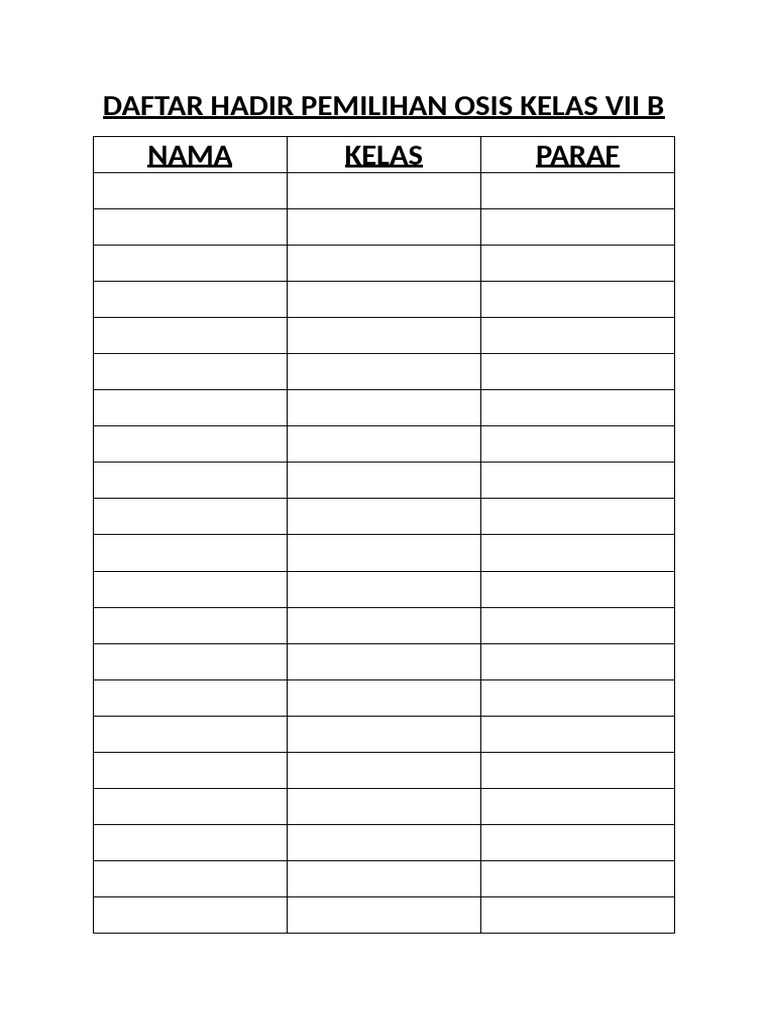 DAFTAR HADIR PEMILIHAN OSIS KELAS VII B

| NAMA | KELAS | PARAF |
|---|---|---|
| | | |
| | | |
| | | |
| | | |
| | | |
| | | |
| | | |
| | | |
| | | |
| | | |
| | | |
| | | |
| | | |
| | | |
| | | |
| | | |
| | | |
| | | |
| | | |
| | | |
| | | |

○ ○ ○ ○ ○ ○ ○

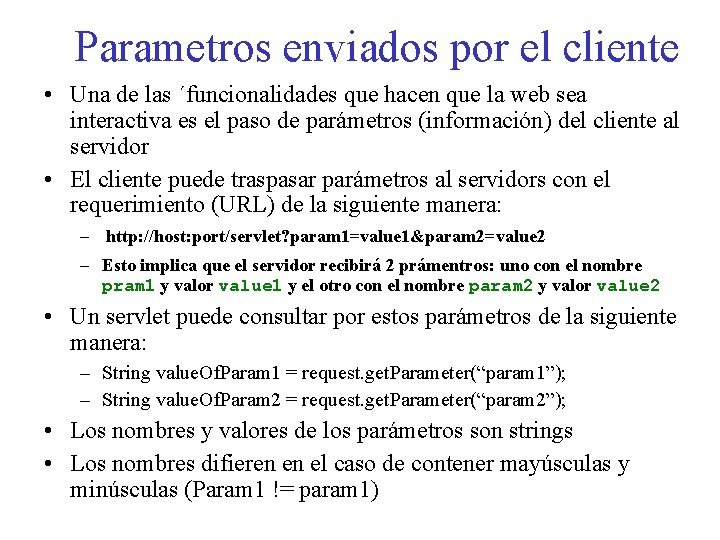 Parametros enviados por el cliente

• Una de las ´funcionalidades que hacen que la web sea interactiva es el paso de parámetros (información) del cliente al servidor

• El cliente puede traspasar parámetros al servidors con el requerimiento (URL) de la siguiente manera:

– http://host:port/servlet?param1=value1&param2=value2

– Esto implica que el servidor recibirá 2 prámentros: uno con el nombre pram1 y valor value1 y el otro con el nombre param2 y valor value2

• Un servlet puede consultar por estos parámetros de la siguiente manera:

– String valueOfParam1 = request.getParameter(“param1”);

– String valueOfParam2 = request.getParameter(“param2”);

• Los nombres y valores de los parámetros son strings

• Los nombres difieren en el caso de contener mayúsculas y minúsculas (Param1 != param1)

○ ○ ○ ○ ○ ○ ○

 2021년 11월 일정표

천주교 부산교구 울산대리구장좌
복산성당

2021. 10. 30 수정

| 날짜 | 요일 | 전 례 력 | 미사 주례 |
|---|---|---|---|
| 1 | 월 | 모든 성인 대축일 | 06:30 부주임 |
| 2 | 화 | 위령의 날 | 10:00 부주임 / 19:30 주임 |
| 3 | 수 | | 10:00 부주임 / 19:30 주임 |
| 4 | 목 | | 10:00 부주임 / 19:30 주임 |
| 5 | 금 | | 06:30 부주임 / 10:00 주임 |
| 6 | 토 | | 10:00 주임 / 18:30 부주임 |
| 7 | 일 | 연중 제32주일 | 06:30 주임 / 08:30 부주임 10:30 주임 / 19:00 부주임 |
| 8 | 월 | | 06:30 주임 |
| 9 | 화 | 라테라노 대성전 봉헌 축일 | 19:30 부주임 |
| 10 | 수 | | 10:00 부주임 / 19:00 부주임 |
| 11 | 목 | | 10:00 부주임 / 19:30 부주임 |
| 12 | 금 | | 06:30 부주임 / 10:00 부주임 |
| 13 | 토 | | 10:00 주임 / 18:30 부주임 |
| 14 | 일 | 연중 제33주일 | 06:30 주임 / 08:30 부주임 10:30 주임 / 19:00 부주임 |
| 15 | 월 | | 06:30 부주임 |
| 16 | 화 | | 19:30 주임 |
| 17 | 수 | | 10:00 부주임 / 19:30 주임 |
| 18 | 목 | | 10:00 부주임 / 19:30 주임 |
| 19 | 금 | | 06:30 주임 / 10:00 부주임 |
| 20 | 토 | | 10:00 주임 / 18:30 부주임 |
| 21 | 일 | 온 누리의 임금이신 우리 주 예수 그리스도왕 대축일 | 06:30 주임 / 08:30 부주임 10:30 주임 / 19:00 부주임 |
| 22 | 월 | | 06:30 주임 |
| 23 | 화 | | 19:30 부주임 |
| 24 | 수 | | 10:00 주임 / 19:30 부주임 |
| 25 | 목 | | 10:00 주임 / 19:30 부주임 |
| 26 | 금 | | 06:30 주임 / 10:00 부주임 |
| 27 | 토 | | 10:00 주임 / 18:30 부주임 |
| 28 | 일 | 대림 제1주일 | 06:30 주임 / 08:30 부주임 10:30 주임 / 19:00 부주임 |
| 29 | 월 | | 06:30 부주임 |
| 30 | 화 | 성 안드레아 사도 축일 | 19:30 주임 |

○ ○ ○ ○ ○ ○ ○

Exercise objective ▸ Retype, exactly and in full, the lines above from the one containing "수 | | 10:00 주임" through the one containing "축일 | 19:30 주임 |".

Exercise result ▸
| 24 | 수 | | 10:00 주임 / 19:30 부주임 |
| 25 | 목 | | 10:00 주임 / 19:30 부주임 |
| 26 | 금 | | 06:30 주임 / 10:00 부주임 |
| 27 | 토 | | 10:00 주임 / 18:30 부주임 |
| 28 | 일 | 대림 제1주일 | 06:30 주임 / 08:30 부주임 10:30 주임 / 19:00 부주임 |
| 29 | 월 | | 06:30 부주임 |
| 30 | 화 | 성 안드레아 사도 축일 | 19:30 주임 |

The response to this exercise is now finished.